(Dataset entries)
>>>>

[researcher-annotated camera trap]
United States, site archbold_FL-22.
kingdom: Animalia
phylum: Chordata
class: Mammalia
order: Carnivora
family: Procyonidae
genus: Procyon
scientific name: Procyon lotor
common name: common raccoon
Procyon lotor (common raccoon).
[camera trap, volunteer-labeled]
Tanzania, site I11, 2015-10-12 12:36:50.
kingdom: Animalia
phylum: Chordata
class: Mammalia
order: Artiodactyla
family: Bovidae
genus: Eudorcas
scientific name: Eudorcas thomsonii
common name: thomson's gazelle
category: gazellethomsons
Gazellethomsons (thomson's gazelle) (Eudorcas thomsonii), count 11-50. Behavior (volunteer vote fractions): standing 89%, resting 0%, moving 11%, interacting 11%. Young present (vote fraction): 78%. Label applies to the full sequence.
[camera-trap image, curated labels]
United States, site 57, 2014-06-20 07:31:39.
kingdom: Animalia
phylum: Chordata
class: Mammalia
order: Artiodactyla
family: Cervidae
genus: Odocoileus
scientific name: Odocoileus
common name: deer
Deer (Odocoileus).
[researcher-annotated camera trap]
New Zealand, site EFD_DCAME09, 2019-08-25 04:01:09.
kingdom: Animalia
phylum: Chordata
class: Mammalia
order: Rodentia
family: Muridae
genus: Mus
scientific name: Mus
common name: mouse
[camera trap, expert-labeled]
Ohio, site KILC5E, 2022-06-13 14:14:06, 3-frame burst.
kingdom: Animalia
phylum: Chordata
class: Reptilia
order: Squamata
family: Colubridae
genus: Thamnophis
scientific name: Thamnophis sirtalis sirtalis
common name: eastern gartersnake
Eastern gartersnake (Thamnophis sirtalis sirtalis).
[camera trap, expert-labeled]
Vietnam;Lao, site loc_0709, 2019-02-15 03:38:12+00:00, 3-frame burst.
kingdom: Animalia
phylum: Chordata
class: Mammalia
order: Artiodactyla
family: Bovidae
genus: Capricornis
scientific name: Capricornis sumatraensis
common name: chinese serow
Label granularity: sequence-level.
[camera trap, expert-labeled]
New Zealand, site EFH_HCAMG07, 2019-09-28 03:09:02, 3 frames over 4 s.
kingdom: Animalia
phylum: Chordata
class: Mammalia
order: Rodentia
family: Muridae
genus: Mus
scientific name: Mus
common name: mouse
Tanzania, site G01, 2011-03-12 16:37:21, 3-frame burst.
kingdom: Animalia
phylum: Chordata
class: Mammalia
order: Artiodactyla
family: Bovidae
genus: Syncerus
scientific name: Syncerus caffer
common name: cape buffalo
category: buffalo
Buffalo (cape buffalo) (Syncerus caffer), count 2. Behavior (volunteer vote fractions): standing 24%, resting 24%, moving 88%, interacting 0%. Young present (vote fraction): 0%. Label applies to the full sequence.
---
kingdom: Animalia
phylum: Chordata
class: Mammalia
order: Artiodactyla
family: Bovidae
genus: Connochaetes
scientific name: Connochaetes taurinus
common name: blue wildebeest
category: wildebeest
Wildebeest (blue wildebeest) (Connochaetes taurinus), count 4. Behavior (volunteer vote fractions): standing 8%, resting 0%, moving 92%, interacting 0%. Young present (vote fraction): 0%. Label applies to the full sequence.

<<<<

#### What needs to be done
An exact copy of every entry above is required.

#### Response below
[researcher-annotated camera trap]
United States, site archbold_FL-22.
kingdom: Animalia
phylum: Chordata
class: Mammalia
order: Carnivora
family: Procyonidae
genus: Procyon
scientific name: Procyon lotor
common name: common raccoon
Procyon lotor (common raccoon).
[camera trap, volunteer-labeled]
Tanzania, site I11, 2015-10-12 12:36:50.
kingdom: Animalia
phylum: Chordata
class: Mammalia
order: Artiodactyla
family: Bovidae
genus: Eudorcas
scientific name: Eudorcas thomsonii
common name: thomson's gazelle
category: gazellethomsons
Gazellethomsons (thomson's gazelle) (Eudorcas thomsonii), count 11-50. Behavior (volunteer vote fractions): standing 89%, resting 0%, moving 11%, interacting 11%. Young present (vote fraction): 78%. Label applies to the full sequence.
[camera-trap image, curated labels]
United States, site 57, 2014-06-20 07:31:39.
kingdom: Animalia
phylum: Chordata
class: Mammalia
order: Artiodactyla
family: Cervidae
genus: Odocoileus
scientific name: Odocoileus
common name: deer
Deer (Odocoileus).
[researcher-annotated camera trap]
New Zealand, site EFD_DCAME09, 2019-08-25 04:01:09.
kingdom: Animalia
phylum: Chordata
class: Mammalia
order: Rodentia
family: Muridae
genus: Mus
scientific name: Mus
common name: mouse
[camera trap, expert-labeled]
Ohio, site KILC5E, 2022-06-13 14:14:06, 3-frame burst.
kingdom: Animalia
phylum: Chordata
class: Reptilia
order: Squamata
family: Colubridae
genus: Thamnophis
scientific name: Thamnophis sirtalis sirtalis
common name: eastern gartersnake
Eastern gartersnake (Thamnophis sirtalis sirtalis).
[camera trap, expert-labeled]
Vietnam;Lao, site loc_0709, 2019-02-15 03:38:12+00:00, 3-frame burst.
kingdom: Animalia
phylum: Chordata
class: Mammalia
order: Artiodactyla
family: Bovidae
genus: Capricornis
scientific name: Capricornis sumatraensis
common name: chinese serow
Label granularity: sequence-level.
[camera trap, expert-labeled]
New Zealand, site EFH_HCAMG07, 2019-09-28 03:09:02, 3 frames over 4 s.
kingdom: Animalia
phylum: Chordata
class: Mammalia
order: Rodentia
family: Muridae
genus: Mus
scientific name: Mus
common name: mouse
Tanzania, site G01, 2011-03-12 16:37:21, 3-frame burst.
kingdom: Animalia
phylum: Chordata
class: Mammalia
order: Artiodactyla
family: Bovidae
genus: Syncerus
scientific name: Syncerus caffer
common name: cape buffalo
category: buffalo
Buffalo (cape buffalo) (Syncerus caffer), count 2. Behavior (volunteer vote fractions): standing 24%, resting 24%, moving 88%, interacting 0%. Young present (vote fraction): 0%. Label applies to the full sequence.
---
kingdom: Animalia
phylum: Chordata
class: Mammalia
order: Artiodactyla
family: Bovidae
genus: Connochaetes
scientific name: Connochaetes taurinus
common name: blue wildebeest
category: wildebeest
Wildebeest (blue wildebeest) (Connochaetes taurinus), count 4. Behavior (volunteer vote fractions): standing 8%, resting 0%, moving 92%, interacting 0%. Young present (vote fraction): 0%. Label applies to the full sequence.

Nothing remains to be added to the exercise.